**Supplied text**
* Begin *

One of the most elegant paper series I've ever read is her "More Types for Nested Data Parallelism" (https://dl.acm.org/doi/abs/10.1145/351240.351249) + the preceding NESL / segmented scan papers by Guy Blelloch (https://www.cs.cmu.edu/~guyb/papers/Nesl2.0.pdf) . They helped lead to our GPU journey for starting Graphistry, and why we bet on GPU dataframes (ex: RAPIDS.ai) eventually overtaking Spark and friends even before DataBricks was a company :) If you do pandas/tensorflow/numpy/sql/etc., this stuff is amazing.

Fun to see come full circle here!

flafla2 · on June 16, 2020

Seconded! I had the pleasure of taking Guy Belloch's parallel programming class at CMU as a sophomore. A large majority of the homework assignments involved leveraging the segmented scan operator to solve all sorts of classical parallel programming problems.

Really eye opening stuff! I am still impressed that prefix sum (generalized over all associative operators, not just +) can be done in O(log n) span. And the algorithm is not too complicated either, I was able to get the gist of it even as an undergrad.

throwaway_pdp09 · on June 17, 2020

I read that the prefix scan is great so I read somebody's thesis. I a) didn't really get it and b) felt it was doing some complicated stuff for little value. Doubtless I'm wrong, computer scientists tend to be smarter than me, can you give me some insight why it's so valuable?

lmeyerov · on June 17, 2020

There are two really cool things going on here. Also, keep in mind NESL was published 1992 (and thus made in ~1990), which was not far from when the Connection Machine + Cray's got hyped and largely failed to mainstream parallel compute.

1. Data parallelism, esp. for super power efficient parallel hardware (SIMD, GPU, all the stuff that lets you go 10-100X over Spark for the same budget) is hard for computing over "irregular" data like trees and graphs. Prefix scan showed a basic way to do it for a bunch of basic math over these. A lot of the 90s / early 2000s became research into covering all sorts of weird cases. This shows data parallelism is broadly applicable so worth pushing forward on.

2. Guy B, and then Manuel C & Gabriele K, then showed you don't have to be a weird HPC person hand-rolling Fortran nor rely on weird one-off special case libraries to use the above. We can build libraries of high-level primitives -- think map/reduce -- and even to the level that compilers can make it look like "normal" haskell. Most things can compile down to prefix scan. This is similar to Impala/Spark figuring out RDDs/dataframes and doing SQL on top, except again, for 10-100X better performance, and you don't have to contort everything into 1970s SQL. RE:Prefix scan in particular, we don't _have_ to implement all the algs as prefix scan, but it's reliable base case, and where possible (most cases!), we nowadays instead swap in more efficient hand-written CUDA library calls.

* End *

**Data shown**

* Begin *

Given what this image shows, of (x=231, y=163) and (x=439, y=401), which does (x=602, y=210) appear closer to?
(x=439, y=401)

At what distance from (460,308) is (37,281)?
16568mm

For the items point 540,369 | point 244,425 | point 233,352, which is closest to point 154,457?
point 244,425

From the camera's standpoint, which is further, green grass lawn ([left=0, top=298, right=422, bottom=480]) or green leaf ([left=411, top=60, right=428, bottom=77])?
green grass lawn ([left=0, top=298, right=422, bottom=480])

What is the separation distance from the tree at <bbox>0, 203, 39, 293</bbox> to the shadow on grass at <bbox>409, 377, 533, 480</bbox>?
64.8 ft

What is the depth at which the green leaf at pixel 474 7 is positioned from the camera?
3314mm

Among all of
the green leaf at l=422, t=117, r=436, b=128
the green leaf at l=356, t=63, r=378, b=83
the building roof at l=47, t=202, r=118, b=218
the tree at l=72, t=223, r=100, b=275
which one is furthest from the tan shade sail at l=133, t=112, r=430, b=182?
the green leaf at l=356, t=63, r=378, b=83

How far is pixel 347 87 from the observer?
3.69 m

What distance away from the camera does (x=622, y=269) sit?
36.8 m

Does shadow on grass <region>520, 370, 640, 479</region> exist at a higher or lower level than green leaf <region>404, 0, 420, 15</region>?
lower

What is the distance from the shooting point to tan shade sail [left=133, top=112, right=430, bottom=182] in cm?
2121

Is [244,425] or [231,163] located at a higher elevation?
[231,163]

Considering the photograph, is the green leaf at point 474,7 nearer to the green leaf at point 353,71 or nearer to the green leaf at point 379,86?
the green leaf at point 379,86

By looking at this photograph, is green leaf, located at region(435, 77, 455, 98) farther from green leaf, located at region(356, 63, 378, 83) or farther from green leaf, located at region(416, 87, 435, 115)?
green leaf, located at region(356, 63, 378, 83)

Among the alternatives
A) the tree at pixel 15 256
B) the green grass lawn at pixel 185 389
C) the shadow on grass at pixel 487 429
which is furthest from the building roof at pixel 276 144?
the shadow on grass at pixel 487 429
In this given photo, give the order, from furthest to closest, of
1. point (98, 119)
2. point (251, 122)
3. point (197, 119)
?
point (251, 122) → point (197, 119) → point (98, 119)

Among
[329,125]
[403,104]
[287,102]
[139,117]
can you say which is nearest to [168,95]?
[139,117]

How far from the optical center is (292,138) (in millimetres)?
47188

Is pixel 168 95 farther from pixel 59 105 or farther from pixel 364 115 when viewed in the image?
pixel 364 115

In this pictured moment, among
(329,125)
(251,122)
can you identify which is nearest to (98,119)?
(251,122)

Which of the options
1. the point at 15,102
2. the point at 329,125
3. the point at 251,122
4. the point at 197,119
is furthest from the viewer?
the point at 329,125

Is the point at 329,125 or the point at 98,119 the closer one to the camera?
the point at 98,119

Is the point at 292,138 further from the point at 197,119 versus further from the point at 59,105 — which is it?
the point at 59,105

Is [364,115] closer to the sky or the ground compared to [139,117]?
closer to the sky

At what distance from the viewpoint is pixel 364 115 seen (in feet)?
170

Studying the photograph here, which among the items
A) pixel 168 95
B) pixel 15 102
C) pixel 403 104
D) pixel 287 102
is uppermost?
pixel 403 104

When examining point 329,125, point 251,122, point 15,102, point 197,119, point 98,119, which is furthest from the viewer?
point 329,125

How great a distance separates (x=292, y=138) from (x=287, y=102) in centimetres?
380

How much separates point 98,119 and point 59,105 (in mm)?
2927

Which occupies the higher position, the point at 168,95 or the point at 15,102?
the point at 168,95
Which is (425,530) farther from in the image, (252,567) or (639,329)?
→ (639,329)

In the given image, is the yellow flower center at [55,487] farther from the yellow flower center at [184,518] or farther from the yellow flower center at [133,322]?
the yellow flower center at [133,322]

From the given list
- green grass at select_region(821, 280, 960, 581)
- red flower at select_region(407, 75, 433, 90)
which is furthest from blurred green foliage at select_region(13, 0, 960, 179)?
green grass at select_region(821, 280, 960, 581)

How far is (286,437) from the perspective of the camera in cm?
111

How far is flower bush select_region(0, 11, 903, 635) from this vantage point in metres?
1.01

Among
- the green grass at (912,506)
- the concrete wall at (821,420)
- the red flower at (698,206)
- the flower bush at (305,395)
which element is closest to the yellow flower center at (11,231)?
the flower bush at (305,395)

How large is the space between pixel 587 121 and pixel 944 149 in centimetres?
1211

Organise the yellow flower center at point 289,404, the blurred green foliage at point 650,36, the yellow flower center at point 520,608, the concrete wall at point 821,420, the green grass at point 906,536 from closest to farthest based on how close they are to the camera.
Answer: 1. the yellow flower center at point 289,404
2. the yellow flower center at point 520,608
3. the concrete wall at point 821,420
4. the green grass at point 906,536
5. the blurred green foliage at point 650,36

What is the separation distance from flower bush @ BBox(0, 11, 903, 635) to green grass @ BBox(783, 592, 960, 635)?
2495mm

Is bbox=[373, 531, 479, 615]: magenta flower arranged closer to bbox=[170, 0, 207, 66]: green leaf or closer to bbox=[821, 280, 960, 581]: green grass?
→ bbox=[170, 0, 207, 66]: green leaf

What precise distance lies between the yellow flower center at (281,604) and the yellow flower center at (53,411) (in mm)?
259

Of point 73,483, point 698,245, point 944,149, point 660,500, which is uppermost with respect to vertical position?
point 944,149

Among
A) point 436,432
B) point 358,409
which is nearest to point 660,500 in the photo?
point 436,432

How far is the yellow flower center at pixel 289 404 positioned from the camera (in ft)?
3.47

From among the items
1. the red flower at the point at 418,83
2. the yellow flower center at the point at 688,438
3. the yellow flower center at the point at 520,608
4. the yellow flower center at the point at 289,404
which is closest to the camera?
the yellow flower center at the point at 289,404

* End *

**Given problem**
Continue the forum thread on prefix scan and nested data parallelism, picking up after its last sentence.

**Result of the task**
Nowadays, when GPUs are in the cloud, Moore's Law stalled out for CPUs but is still going strong for GPUs, and most big data systems realize their latency and data shuttling/serialization sucks, all ^^^ is a big deal. See 10yr AWS price chart I calculated: https://twitter.com/lmeyerov/status/1247382156487213057/phot... . You can just code your Python dataframe code in https://rapids.ai/ and not really think about it, just know you're doing better than the hadoop stuff underneath and without managing a dirty horde. The existence of NESL and the research area that came after means we're still at the beginning of swapping out crappy CPU software for better data parallel stuff, and _it's doable_.

throwaway_pdp09 · on June 17, 2020

Thanks for a thorough answer!

sitkack · on June 17, 2020

I recently tried getting back into Haskell, the goal as to write Haskell and drop into Rust for speed. Even with Stack,the toolchains and the library compatibility was too daunting to figure out, cargo just works, with Rustup and Jetbrains toolbox, I can have a fully configured dev environment that can build everything I need in under 5 minutes.

Now if Cargo could install Haskell and its libs, I would jump on it in an instant.

zoltar · on June 17, 2020

Reminds me of Guy Steele tackling this trivial problem on stage: https://www.youtube.com/watch?v=ftcIcn8AmSY

munro · on June 16, 2020

Great slides near the end, this project looks really fun, and it's cool to see parallelism applied to simple vanilla code--rather than having to build the transformation through some eDSL. That said, I hate to be a downer, but I've really moved away from Haskell, so I don't see myself playing with this. Lately it's PyTorch or PySpark, with an eye on Rust, and mildly Julia.

vmchale · on June 16, 2020

> but I've really moved away from Haskell

Eh? Some sort of ML (or maybe Lisp) is going to be at the cutting edge in something like this where you have JIT-compilers and such.

> Lately it's PyTorch or PySpark

There's some GPU stuff you can do in Python via Futhark. It's very cool.

maskboy · on June 16, 2020

why's that?

tombert · on June 16, 2020

I saw her keynote of this talk at Lambda Days, and it was easily my favorite talk there this year (except mine, of course :) ).

I find it kind of weird that, outside of academic circles and the like, Haskell is largely dismissed as "not practical"; I think the "cabal hell" days before Stack came out really hurt the language and its adoption. Libraries like Accelerate really demonstrate how powerful something like Haskell can be when applied correctly.

vmchale · on June 16, 2020

I'd love for this to get more mainstream attention! J, Futhark, Accelerate all have very neat stuff under the hood.

eggy · on June 16, 2020

I second J and Futhark. I love J, and I wish there was a way to use the GPU with J. I have looked briefly at APL -> TAIL -> Futhark, but I don't know enough to do something useful with that particular toolchain or wow myself enough to keep going. More studying...

smabie · on June 17, 2020

How about co-dfns? CUDA accelerated APL!

https://github.com/Co-dfns/Co-dfns

eggy · on June 17, 2020

Yes that is Aaron Hsu's work for APL on the GPU. I was hoping for a J on the GPU toolchain.

the_optimist · on June 17, 2020

how about:

https://github.com/Pascal-J/Jfire

eggy · on June 29, 2020

Thanks! I had heard of ArrayFire, but I didn't know about this J implementation. There goes my week!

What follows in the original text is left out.